Rows from a dataset:
______

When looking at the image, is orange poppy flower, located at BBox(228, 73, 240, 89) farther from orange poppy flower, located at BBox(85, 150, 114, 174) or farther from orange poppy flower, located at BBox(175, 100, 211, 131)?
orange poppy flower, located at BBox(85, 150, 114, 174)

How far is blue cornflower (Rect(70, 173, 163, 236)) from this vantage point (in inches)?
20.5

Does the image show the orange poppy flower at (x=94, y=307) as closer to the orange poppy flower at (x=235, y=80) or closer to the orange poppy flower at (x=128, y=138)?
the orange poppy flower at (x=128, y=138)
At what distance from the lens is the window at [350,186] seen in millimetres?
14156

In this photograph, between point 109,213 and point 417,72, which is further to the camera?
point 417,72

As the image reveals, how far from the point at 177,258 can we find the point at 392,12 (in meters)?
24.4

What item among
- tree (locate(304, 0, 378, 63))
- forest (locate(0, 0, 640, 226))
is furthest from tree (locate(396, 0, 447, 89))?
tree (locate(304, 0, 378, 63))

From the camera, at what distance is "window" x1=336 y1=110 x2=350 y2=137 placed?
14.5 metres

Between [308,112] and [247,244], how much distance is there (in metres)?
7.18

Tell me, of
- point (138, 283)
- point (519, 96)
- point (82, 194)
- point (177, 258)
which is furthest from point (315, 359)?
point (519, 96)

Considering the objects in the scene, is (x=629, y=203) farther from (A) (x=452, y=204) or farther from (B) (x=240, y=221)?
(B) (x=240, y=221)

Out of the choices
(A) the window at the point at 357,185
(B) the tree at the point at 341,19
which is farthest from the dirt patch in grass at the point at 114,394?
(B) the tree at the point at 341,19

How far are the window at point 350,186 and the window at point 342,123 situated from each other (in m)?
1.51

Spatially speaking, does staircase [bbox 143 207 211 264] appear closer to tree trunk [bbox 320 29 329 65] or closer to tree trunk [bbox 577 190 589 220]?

______

Request
Rewrite all of the rows above as a numbered list, leaving out the blank lines.

Answer for the task
1. When looking at the image, is orange poppy flower, located at BBox(228, 73, 240, 89) farther from orange poppy flower, located at BBox(85, 150, 114, 174) or farther from orange poppy flower, located at BBox(175, 100, 211, 131)?
2. orange poppy flower, located at BBox(85, 150, 114, 174)
3. How far is blue cornflower (Rect(70, 173, 163, 236)) from this vantage point (in inches)?
4. 20.5
5. Does the image show the orange poppy flower at (x=94, y=307) as closer to the orange poppy flower at (x=235, y=80) or closer to the orange poppy flower at (x=128, y=138)?
6. the orange poppy flower at (x=128, y=138)
7. At what distance from the lens is the window at [350,186] seen in millimetres?
8. 14156
9. In this photograph, between point 109,213 and point 417,72, which is further to the camera?
10. point 417,72
11. As the image reveals, how far from the point at 177,258 can we find the point at 392,12 (in meters)?
12. 24.4
13. What item among
14. - tree (locate(304, 0, 378, 63))
15. - forest (locate(0, 0, 640, 226))
16. is furthest from tree (locate(396, 0, 447, 89))?
17. tree (locate(304, 0, 378, 63))
18. From the camera, at what distance is "window" x1=336 y1=110 x2=350 y2=137 placed?
19. 14.5 metres
20. Between [308,112] and [247,244], how much distance is there (in metres)?
21. 7.18
22. Tell me, of
23. - point (138, 283)
24. - point (519, 96)
25. - point (82, 194)
26. - point (177, 258)
27. which is furthest from point (315, 359)?
28. point (519, 96)
29. Considering the objects in the scene, is (x=629, y=203) farther from (A) (x=452, y=204) or farther from (B) (x=240, y=221)?
30. (B) (x=240, y=221)
31. Out of the choices
32. (A) the window at the point at 357,185
33. (B) the tree at the point at 341,19
34. which is farthest from the dirt patch in grass at the point at 114,394?
35. (B) the tree at the point at 341,19
36. How far are the window at point 350,186 and the window at point 342,123 situated from each other (in m)?
37. 1.51
38. Spatially speaking, does staircase [bbox 143 207 211 264] appear closer to tree trunk [bbox 320 29 329 65] or closer to tree trunk [bbox 577 190 589 220]?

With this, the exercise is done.